Anything from the reservoir under the ground to the pipeline that carries away the product is the focus of EIG’s upstream activities. EIG has a long history of experience with conventional drilling into conventional reservoirs, horizontal drilling into shales, carbonates or tight sands, enhancing recoveries through water, steam or CO2 flooding of the reservoir, and deep water infrastructure installations using spars or FPSO’s and subsea completions. Understanding reserves, estimating costs and realizing the importance of execution are the keys to a successful upstream strategy. We believe that EIG has a staff of engineers with industry experience who can understand the risks involved in looking at these types of operations.

The following examples demonstrate EIG's experience and current area of focus in the upstream sector. 


In November 2011, EIG invested in a new subsidiary of a large publicly traded oil and gas company. The new subsidiary owns and develops unconventional oil and gas reserves in the Utica Shale in Ohio, Pennsylvania, and West Virginia.

EIG saw this as an opportunity to participate in a developing stage shale play on scale with an experienced operator.  The assets consist of approximately 700,000 net acres with an expected development plan of 1,500 wells.  EIG sourced this opportunity based on a long-standing relationship with the company.


In November 2011, EIG invested in partnership with a leading North American E&P company, in a newly-formed company that will fund development of the Lucius and Phobos prospects located nearby Exxon's well publicized Hadrian discovery. EIG believes that the investment benefits from the expertise of the partner base in the projects. The operator has a long history in the Deepwater Gulf of Mexico.


In January 2014, EIG led a commitment to a borrowing facility for an experienced operator in Oklahoma to both acquire assets and drill in an area where the operator had previously drilled and acquired assets. The management team and other private investors committed substantial capital to the newly-formed company. The company has been successful at acquiring assets from four different companies in the same target rich area and reservoirs.

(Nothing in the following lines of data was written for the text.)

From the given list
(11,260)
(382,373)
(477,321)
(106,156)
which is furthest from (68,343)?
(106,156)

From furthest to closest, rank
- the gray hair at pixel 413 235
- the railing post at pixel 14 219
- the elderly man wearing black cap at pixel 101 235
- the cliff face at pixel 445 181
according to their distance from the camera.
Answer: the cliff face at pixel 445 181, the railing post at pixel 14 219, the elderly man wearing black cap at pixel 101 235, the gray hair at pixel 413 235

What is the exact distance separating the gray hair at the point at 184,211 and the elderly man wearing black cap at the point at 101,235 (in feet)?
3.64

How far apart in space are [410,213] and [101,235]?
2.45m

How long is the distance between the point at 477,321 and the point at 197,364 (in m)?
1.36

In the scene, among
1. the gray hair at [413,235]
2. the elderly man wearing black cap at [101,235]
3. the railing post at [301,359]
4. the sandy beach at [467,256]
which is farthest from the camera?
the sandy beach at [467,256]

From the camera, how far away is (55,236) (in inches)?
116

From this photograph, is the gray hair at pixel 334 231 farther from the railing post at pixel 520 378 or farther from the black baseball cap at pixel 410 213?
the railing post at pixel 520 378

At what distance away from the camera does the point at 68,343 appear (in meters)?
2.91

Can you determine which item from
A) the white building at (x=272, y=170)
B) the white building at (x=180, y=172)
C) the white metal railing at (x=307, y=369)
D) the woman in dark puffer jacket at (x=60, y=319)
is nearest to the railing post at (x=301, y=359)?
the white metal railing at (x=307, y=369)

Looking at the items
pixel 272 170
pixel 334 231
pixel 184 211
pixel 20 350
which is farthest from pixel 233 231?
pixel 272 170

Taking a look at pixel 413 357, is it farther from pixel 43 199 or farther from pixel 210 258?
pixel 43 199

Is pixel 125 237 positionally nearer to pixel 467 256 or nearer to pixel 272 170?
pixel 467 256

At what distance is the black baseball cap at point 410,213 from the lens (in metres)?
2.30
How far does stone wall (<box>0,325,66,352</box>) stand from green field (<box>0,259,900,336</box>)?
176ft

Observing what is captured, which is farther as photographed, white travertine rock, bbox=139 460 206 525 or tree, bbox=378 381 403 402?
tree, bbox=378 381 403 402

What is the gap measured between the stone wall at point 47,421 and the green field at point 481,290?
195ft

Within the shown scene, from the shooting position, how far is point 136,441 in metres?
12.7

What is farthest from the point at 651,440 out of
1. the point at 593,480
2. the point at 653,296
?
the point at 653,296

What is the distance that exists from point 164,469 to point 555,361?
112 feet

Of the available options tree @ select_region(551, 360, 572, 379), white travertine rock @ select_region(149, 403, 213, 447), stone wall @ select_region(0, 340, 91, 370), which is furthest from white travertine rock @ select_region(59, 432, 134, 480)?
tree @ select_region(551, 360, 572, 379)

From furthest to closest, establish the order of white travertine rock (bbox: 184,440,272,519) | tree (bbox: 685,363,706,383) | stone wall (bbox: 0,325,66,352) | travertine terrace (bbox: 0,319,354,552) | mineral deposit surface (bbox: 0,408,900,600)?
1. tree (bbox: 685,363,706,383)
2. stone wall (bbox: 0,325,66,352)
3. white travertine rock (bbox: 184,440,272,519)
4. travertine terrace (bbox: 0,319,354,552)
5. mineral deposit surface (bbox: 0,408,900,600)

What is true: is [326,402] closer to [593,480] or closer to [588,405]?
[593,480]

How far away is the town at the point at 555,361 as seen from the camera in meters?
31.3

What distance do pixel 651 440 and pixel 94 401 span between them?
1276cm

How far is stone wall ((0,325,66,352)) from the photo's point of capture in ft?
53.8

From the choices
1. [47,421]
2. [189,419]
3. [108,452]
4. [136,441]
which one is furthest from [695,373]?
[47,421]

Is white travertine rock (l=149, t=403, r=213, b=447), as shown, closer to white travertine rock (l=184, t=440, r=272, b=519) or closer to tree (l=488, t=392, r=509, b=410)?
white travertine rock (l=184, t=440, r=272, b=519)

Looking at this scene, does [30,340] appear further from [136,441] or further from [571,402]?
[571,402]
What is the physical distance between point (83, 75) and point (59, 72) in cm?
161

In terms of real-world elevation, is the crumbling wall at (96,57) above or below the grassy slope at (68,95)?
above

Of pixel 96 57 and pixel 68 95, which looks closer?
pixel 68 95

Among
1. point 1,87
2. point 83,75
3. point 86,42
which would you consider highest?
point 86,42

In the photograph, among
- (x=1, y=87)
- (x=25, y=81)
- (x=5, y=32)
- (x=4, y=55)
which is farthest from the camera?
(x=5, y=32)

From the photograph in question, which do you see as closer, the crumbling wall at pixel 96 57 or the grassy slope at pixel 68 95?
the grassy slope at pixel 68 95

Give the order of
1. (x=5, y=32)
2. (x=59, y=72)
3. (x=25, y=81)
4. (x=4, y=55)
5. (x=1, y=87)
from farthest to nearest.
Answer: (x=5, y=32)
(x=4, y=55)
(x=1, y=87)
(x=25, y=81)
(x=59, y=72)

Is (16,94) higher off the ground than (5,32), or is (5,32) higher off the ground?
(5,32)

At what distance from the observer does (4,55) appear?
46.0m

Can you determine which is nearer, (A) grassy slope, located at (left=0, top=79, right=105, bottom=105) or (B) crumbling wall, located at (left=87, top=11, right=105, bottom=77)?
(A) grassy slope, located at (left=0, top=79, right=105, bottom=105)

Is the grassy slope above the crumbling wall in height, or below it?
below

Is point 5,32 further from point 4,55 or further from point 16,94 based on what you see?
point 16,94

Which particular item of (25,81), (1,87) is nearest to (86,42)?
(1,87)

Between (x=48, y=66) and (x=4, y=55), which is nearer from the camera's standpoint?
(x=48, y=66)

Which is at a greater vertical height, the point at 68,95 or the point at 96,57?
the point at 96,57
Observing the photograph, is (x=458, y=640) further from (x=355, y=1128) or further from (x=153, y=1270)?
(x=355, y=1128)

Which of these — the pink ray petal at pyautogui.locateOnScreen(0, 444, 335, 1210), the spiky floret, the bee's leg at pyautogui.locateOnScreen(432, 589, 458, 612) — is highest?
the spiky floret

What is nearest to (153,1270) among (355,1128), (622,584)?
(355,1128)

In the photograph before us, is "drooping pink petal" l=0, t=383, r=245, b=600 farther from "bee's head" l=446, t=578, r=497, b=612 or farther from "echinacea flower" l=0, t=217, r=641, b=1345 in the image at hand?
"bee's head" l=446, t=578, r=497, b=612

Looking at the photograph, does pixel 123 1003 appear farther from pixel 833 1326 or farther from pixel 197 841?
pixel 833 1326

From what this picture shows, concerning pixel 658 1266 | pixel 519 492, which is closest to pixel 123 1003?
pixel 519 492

In April 2014, EIG participated in the acquisition of one of the largest known gas fields in the US. The reservoir has an extremely large column of gas that can be exploited through infill drilling, and over time, advances in technology will continue to unlock additional reserves. The operator has started an aggressive program to seek to reduce costs and rework wells while executing the drilling program.


In 2007 and 2008, respectively, EIG provided the financing for both a steam flood operator in California and a CO2 flood operator in Wyoming. Both companies had previously invested heavily in the projects and both had expertise in their operations.


EIG has provided financing to support several non-operated positions when the program was large scale, providing access to a diversified base of production and when the operator was experienced in the fields. Today’s large drilling cost requirements are causing many non-op positions to not be able to keep up with the aggressive drilling programs of the operators.